Le fondazioni controllano la quota di maggioranza relativa di due su tre dei più importanti istituti di credito italiani (MPS ed Intesa Sanpaolo) e di un gran numero di banche “minori” (come Carige e Cariparma), allo stesso tempo le fondazioni riescono a catturare la rendita finanziario-immobiliare sostanzialmente in due modi: in primo luogo sono proprietarie di un ingente patrimonio (IMU esente) che si rivaluta con l’incremento della rendita fondiaria (e quindi dell’affitto o del costo dell’acquisto); in secondo luogo le fondazioni, in quanto azionisti delle banche hanno beneficiato, tramite dividendi, dell’enorme bolla del credito immobiliare che ha finanziato il settore fino alla recente crisi di liquidità.
Oltre a poter nominare, seppure per via indiretta, il CDA delle banche “controllate” il Partito Democratico è anche nella posizione di poter “spingere” la rendita fondiaria, sia a livello nazionale (ad esempio con la riforma del Titolo V e con la legge Lupi) sia a livello delle singole amministrazioni controllate.

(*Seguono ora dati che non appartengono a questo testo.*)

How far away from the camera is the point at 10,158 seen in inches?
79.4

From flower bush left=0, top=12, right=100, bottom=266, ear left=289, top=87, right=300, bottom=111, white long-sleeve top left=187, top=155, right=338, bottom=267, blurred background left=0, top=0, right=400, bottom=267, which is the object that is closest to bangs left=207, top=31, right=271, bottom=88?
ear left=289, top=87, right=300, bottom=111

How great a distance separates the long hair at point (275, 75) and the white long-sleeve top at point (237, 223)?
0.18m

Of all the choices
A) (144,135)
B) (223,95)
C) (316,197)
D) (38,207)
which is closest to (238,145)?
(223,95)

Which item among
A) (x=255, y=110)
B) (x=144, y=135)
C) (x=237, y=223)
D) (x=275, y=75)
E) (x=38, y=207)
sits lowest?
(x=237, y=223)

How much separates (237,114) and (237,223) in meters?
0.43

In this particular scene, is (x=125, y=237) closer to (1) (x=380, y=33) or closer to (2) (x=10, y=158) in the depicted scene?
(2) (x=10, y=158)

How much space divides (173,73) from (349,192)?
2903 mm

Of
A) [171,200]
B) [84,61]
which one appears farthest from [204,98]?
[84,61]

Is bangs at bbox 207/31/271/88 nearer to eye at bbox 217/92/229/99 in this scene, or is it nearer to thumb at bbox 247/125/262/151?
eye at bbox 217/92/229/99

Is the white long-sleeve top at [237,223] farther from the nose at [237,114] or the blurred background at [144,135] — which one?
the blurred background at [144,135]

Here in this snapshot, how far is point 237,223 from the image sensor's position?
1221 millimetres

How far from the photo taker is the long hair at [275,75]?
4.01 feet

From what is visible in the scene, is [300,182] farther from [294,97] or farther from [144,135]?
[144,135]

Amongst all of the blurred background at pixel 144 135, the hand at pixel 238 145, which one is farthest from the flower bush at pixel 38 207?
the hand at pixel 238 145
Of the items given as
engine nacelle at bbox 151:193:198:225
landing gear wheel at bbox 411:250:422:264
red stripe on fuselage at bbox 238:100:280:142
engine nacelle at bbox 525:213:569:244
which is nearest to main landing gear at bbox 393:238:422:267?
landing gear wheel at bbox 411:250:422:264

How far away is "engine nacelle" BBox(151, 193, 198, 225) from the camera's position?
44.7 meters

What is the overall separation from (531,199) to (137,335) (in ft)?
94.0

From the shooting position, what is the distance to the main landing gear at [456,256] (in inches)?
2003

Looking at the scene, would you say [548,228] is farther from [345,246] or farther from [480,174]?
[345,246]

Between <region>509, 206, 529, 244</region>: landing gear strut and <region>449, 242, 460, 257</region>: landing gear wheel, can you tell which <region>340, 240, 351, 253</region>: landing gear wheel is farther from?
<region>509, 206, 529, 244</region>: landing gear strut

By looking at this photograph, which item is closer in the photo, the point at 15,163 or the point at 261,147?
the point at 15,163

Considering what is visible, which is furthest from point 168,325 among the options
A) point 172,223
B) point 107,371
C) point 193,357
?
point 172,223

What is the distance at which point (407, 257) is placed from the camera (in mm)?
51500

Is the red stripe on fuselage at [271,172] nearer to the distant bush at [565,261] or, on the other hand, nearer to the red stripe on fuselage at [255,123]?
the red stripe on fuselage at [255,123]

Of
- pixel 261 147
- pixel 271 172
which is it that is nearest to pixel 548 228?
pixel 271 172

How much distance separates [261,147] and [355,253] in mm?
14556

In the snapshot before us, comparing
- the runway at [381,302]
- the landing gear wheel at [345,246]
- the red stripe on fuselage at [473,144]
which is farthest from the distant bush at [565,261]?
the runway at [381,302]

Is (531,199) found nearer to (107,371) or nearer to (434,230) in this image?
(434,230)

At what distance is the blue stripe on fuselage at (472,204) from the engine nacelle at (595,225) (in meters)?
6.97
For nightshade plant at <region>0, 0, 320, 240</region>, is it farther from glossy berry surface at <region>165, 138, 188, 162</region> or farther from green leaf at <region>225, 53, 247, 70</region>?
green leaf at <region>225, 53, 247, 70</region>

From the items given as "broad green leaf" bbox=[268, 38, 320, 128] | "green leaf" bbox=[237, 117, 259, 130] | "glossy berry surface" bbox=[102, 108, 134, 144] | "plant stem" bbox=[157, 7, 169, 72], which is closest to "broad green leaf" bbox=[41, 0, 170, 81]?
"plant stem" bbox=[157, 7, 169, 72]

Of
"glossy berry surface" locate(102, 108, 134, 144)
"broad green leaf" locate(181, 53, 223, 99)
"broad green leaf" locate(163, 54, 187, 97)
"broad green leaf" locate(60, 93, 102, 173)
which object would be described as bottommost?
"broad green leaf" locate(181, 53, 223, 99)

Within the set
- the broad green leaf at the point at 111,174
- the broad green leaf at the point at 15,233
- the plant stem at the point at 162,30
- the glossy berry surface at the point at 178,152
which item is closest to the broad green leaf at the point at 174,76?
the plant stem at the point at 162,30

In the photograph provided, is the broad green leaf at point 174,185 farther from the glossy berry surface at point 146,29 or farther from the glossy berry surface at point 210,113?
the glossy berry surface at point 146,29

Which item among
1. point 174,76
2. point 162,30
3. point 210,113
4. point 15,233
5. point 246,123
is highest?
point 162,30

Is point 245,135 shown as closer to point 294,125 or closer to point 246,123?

Abbiamo, in questo intreccio di poteri, una situazione disastrosa, in cui l’amministratore locale è incitato ad incrementare il volume del costruito, e quindi a generare un aumento sia del debito pubblico locale, per via dell’aumento del costo di erogazione dei servizi, sia del debito locale, per via dell’incremento dei costi per mq. La realtà è che poche cose hanno svelato il volto nascosto del partito democratico come la “vicenda Montepaschi” e ciò che questa storia racconta non è solo una vicenda di malversazione e di governance fallimentare, non emerge una “mela marcia” in un sistema altrimenti sano, ma si delinea è un intero complesso parassitario che, per sopravvivere, necessita di produrre debito e miseria attorno a se.